### Work to complete
Extract each line of the items below that contains the string "pillar", and treat uppercase and lowercase letters as different.

[start of Data supplied]

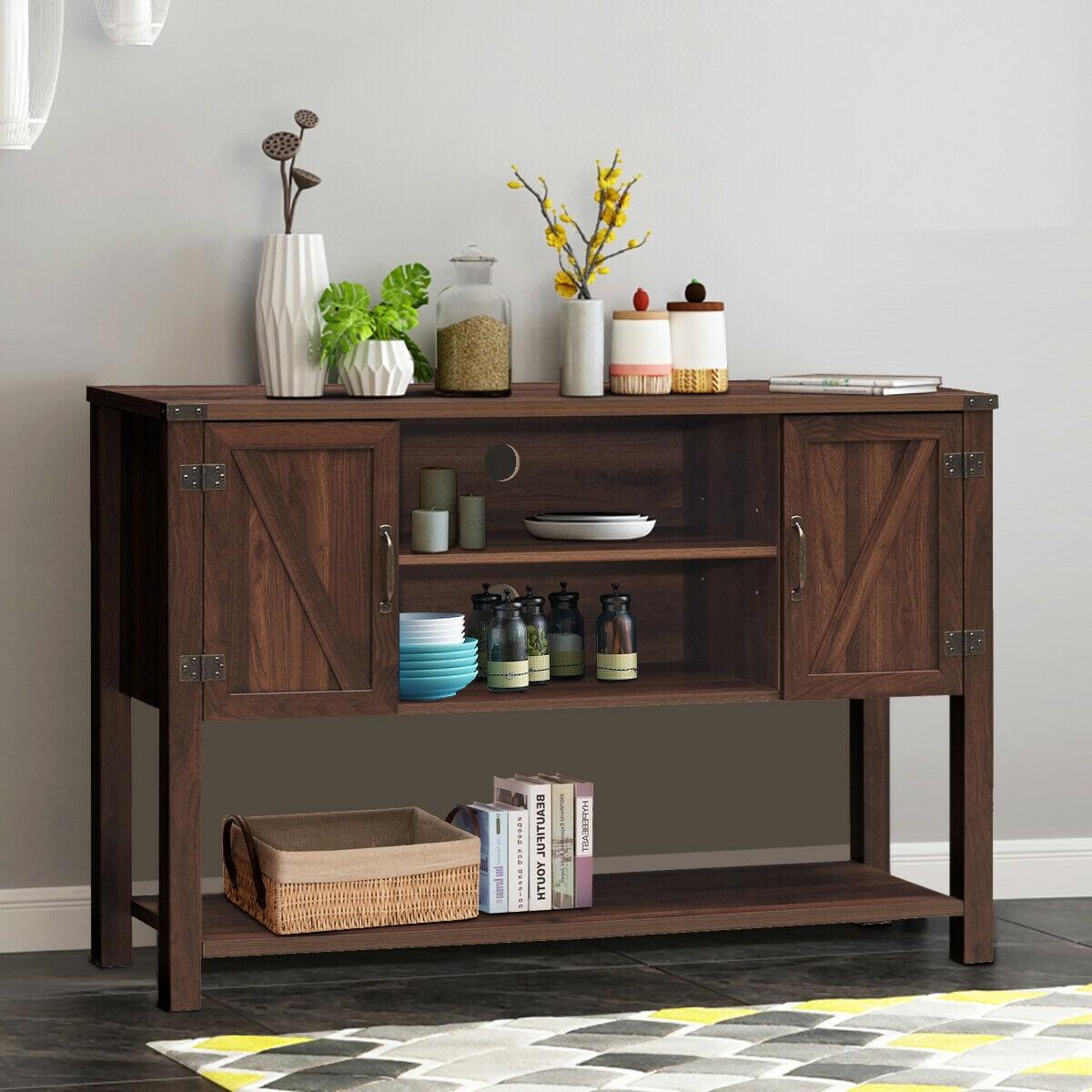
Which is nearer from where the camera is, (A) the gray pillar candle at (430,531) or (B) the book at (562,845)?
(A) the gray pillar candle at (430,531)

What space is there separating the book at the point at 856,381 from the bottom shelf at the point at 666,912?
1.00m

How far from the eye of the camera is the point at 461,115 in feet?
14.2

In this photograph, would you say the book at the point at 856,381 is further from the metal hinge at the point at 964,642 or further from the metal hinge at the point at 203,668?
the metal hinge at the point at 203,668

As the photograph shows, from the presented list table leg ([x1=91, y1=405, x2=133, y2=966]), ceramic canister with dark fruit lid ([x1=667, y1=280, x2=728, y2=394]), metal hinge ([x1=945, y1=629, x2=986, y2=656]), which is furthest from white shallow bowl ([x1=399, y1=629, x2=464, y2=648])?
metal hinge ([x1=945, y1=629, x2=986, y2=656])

[end of Data supplied]
[start of Data supplied]

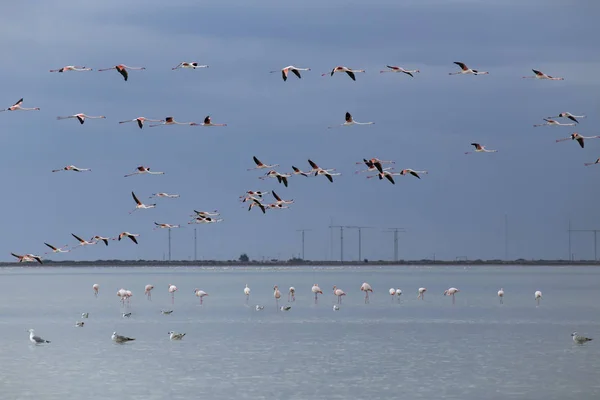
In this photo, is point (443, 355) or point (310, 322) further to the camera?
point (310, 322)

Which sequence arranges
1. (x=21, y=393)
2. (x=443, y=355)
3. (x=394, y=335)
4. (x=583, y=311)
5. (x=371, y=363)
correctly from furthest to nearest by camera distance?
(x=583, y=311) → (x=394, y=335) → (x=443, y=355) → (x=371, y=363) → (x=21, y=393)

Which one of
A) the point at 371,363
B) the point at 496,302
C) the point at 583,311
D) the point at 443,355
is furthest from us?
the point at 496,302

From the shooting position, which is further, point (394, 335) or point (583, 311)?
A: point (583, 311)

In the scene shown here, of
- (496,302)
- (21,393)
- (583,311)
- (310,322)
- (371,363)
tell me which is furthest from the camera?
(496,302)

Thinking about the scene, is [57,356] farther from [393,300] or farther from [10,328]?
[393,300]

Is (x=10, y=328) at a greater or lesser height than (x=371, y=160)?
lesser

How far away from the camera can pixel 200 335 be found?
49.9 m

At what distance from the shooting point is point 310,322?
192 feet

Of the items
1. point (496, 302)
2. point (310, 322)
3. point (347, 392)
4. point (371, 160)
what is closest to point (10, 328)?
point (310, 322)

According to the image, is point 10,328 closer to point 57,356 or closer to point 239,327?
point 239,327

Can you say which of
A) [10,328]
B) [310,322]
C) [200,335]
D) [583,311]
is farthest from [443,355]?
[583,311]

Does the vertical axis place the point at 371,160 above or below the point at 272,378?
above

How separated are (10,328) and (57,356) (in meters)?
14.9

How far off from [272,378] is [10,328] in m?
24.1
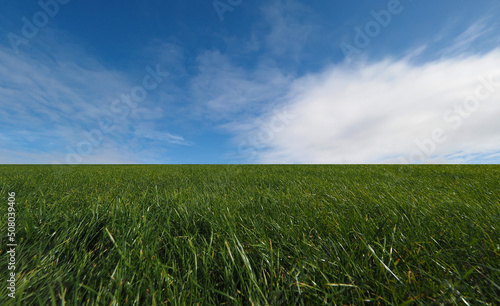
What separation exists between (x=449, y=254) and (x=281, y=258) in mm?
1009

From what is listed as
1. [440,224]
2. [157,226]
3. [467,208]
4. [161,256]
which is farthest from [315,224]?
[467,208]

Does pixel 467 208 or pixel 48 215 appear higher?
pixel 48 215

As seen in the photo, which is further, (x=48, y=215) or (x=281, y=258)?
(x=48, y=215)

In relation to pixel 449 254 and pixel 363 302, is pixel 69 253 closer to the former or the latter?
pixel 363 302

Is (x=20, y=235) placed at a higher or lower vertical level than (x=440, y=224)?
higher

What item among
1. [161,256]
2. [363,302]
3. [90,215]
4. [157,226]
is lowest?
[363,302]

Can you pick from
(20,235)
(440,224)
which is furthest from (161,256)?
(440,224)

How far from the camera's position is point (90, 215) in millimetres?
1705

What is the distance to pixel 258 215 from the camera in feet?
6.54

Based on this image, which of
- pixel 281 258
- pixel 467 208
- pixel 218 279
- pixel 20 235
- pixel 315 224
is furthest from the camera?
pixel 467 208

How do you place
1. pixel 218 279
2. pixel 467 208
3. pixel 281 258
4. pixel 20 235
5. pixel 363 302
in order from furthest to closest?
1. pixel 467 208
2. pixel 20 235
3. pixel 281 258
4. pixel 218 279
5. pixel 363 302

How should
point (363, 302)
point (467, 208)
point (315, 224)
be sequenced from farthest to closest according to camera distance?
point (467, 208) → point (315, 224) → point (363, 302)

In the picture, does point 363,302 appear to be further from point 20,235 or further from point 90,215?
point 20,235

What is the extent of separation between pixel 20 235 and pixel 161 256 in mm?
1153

[end of Data supplied]

### Completed exercise
Which is nearer from where the camera is, (A) the gray pillar candle at (430,531) or (B) the book at (562,845)?
(A) the gray pillar candle at (430,531)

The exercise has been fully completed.